● **PROVIDED TEXT**
In general, software component identification requires a combination of scanning, matching, and tracing techniques or processes where the configuration of techniques depends on the languages, frameworks or platforms in use. It is extremely common to have multiple configurations for a product or product module, such as a product with a Java, C/C++ or Python backend, a JavaScript Web frontend and native mobile apps.

2. Dependency Management

Dependency management is a blessing and curse for modern software development. When selecting a component to use in a product or project, you are likely inheriting dozens of dependencies on other components (or more). These dependencies may or may not be required for your use case and are often recursive. In any case, you need to know what these are and you need to know the license, vulnerability, quality and other attributes of any component that you inherit from component dependencies.

The key point is to always think about a software component in use as the sum of the component and its dependencies. The techniques for identifying dependencies and their attributes are similar across package ecosystems such as Maven, npm or PyPI, but the tools are usually different for each major type of package, according to the type and format of metadata used in each type of package manifest. The resolution of package dependencies is particularly complex for a package ecosystem where there are multiple types of package metadata. A good example is the Python package ecosystem. See python-inspector for an example of this complexity and how to resolve it.

3. Software Bills of Materials (SBOMs)

The hottest topic in SCA since 2021 is the importance of Software Bills of Materials. See nexB on Software Bill of Materials and Software Composition Analysis for background on this development. It is highly unlikely that there will be a single standard for SBOMs, but it is certain that all software producing or consuming organizations will use SBOM data as the primary anchor for other SCA data. A simple analogy to the use of BOMs and components in manufacturing demonstrates how SBOMs are essential for managing your use of software components.

4. License Identification

The primary techniques for software component license identification are:

  • Scanning to directly identify license assertions or clues from codebase files or package metadata.
  • Matching to look up license information from an external source.

The complexity of finding and validating component license information is highly variable depending on the clarity of the information provided by the software authors. 

Key considerations for license identification are:

  • A single component may have files or subcomponents under dozens or more different licenses.
  • The applicable license may depend on how the component or the set of subcomponents are used.
  • Software component licenses are generally stable over long periods of time so the invested effort to curate a complex component license is usually reusable for later versions of the same component.

License Clarity Scoring is one approach to provide users with a confidence level regarding scan results, based on a set of criteria that indicate how clearly, comprehensively and accurately a software project has defined and communicated the licensing that applies to the project software. See License Clarity Scoring in ScanCode for more information.

5. Vulnerability Reporting

Software vulnerability reporting may be the hardest part of software composition analysis because the data is so volatile. When identifying a package-version using PURL, the first step is to investigate whether there are any known vulnerabilities and whether those vulnerabilities have a known fix (which usually entails upgrading to a later package-version). The challenge is that information about software vulnerabilities and fixes often change on a daily basis. To manage vulnerability data, keep a robust internal BOM of the software components for each product and refresh the vulnerability data on a daily or weekly basis. 

Another challenge is finding high quality vulnerability data for components. This is difficult because:

  • Most vulnerability databases are proprietary and can incur significant costs for access.

● **TASKS**
[a] According to the software composition analysis text, what has been the hottest topic in SCA since 2021?
[b] Repeat the part of the software composition analysis text that starts at the words "2. Dependency Management" and stops after the words "from component dependencies.".

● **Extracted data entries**
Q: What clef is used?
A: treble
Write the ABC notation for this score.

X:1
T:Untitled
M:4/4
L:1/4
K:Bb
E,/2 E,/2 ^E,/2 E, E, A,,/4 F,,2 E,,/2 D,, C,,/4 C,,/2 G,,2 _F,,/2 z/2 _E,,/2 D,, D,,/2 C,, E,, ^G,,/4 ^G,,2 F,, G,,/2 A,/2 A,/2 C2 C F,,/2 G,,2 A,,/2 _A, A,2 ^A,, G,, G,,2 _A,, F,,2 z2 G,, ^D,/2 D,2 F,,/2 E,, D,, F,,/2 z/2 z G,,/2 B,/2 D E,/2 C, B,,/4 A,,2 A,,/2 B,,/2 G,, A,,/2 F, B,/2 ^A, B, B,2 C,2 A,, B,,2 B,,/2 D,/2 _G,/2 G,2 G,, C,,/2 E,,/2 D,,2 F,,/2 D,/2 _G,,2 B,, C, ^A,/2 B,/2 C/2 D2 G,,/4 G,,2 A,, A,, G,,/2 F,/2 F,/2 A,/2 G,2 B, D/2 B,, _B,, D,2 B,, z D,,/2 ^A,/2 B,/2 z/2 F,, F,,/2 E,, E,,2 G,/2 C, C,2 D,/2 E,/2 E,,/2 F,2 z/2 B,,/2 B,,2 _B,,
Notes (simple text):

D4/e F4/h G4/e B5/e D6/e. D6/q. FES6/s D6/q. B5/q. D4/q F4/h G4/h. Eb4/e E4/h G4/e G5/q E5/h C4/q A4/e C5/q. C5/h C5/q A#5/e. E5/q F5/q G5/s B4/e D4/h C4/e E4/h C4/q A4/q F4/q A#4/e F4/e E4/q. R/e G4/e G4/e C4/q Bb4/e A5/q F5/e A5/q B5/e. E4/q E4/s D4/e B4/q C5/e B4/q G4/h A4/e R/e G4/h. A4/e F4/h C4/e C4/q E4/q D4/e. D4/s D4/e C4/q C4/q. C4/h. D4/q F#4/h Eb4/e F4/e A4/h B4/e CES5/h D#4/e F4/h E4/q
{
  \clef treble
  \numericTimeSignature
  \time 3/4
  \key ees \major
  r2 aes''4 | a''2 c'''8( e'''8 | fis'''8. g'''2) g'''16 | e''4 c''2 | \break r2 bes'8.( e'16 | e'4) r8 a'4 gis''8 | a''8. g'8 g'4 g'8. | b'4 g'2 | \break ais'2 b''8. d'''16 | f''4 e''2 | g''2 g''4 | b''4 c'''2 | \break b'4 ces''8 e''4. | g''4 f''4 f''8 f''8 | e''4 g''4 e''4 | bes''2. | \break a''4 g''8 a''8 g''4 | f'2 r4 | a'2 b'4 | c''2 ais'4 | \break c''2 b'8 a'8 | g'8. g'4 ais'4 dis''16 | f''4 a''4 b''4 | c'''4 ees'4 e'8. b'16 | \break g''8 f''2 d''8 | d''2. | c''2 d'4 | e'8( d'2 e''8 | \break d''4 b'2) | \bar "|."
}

● **SOLUTIONS PER TASK**
[a] The importance of Software Bills of Materials.

[b]
2. Dependency Management

Dependency management is a blessing and curse for modern software development. When selecting a component to use in a product or project, you are likely inheriting dozens of dependencies on other components (or more). These dependencies may or may not be required for your use case and are often recursive. In any case, you need to know what these are and you need to know the license, vulnerability, quality and other attributes of any component that you inherit from component dependencies.